A circum-Arctic monitoring framework for quantifying annual erosion rates of permafrost coasts
(2023)
This study demonstrates a circum-Arctic monitoring framework for quantifying annual change of permafrost-affected coasts at a spatial resolution of 10 m. Frequent cloud coverage and challenging lighting conditions, including polar night, limit the usability of optical data in Arctic regions. For this reason, Synthetic Aperture RADAR (SAR) data in the form of annual median and standard deviation (sd) Sentinel-1 (S1) backscatter images covering the months June–September for the years 2017–2021 were computed.
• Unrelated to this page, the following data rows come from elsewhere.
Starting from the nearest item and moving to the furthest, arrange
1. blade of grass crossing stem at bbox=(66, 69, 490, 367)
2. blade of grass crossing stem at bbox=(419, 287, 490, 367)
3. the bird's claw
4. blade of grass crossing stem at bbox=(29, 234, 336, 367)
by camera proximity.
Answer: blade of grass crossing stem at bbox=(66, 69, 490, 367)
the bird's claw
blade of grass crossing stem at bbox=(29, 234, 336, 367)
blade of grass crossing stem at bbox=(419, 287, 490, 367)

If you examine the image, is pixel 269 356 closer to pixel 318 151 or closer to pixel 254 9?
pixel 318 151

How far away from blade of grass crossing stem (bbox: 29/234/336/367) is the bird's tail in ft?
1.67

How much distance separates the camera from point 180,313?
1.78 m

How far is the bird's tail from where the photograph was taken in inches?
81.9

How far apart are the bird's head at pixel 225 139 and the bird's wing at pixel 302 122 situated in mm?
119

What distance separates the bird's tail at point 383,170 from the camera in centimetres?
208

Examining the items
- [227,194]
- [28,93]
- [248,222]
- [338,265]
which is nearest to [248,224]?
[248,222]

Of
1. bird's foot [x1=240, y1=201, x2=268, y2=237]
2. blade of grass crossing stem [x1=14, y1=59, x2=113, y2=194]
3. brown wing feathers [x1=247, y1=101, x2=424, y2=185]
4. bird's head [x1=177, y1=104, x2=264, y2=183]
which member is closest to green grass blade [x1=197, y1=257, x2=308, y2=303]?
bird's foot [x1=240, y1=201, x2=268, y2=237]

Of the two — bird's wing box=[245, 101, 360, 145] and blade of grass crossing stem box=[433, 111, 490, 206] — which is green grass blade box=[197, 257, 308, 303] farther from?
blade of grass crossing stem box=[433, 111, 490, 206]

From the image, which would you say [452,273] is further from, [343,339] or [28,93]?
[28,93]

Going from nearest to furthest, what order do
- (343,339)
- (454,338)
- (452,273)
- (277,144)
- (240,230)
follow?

Annual composites for the year 2020 were hereby utilized as input for the generation of a high-quality coastline product via a Deep Learning (DL) workflow, covering 161,600 km of the Arctic coastline. The previously computed annual S1 composites for the years 2017 and 2021 were employed as input data for the Change Vector Analysis (CVA)-based coastal change investigation. The generated DL coastline product served hereby as a reference. Maximum erosion rates of up to 67 m per year could be observed based on 400 m coastline segments. Overall highest average annual erosion can be reported for the United States (Alaska) with 0.75 m per year, followed by Russia with 0.62 m per year. Out of all seas covered in this study, the Beaufort Sea featured the overall strongest average annual coastal erosion of 1.12 m. Several quality layers are provided for both the DL coastline product and the CVA-based coastal change analysis to assess the applicability and accuracy of the output products. The predicted coastal change rates show good agreement with findings published in previous literature. The proposed methods and data may act as a valuable tool for future analysis of permafrost loss and carbon emissions in Arctic coastal environments.